__Set exercise__
Reproduce the entries below word for word, starting at the line with "When looking at" and continuing through the end of the entries, both ends included.

(Rows from a dataset on spatial reasoning)
################

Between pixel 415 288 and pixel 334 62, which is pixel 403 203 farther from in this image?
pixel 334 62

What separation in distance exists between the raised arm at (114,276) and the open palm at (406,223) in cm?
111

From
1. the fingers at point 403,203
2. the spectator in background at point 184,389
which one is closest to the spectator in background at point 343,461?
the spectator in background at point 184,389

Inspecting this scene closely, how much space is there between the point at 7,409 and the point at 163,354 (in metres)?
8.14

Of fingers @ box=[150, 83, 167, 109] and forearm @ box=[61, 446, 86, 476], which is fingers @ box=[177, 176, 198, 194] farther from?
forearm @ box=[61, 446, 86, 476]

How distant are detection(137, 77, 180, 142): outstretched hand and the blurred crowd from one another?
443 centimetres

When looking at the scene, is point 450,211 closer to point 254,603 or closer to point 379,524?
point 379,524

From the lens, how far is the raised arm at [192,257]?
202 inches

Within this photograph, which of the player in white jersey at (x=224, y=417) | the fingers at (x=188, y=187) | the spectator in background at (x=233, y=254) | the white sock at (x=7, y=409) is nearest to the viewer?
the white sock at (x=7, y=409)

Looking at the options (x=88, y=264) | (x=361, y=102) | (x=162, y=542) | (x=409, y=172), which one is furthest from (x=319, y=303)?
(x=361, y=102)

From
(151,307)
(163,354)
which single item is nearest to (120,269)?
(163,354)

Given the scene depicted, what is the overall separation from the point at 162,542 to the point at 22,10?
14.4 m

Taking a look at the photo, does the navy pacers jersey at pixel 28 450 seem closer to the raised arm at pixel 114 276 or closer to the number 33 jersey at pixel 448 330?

################

__Solution to this exercise__
When looking at the scene, is point 450,211 closer to point 254,603 or closer to point 379,524?
point 379,524

From the lens, how far is the raised arm at [192,257]?
202 inches

Within this photograph, which of the player in white jersey at (x=224, y=417) | the fingers at (x=188, y=187) | the spectator in background at (x=233, y=254) | the white sock at (x=7, y=409) is nearest to the viewer?
the white sock at (x=7, y=409)

Looking at the options (x=88, y=264) | (x=361, y=102) | (x=162, y=542) | (x=409, y=172), which one is furthest from (x=319, y=303)?
(x=361, y=102)

From
(151,307)
(163,354)
which single item is nearest to (120,269)?
(163,354)

Given the scene depicted, what is the overall separation from the point at 162,542 to the point at 22,10?
14.4 m

Taking a look at the photo, does the navy pacers jersey at pixel 28 450 seem closer to the raised arm at pixel 114 276 or closer to the number 33 jersey at pixel 448 330?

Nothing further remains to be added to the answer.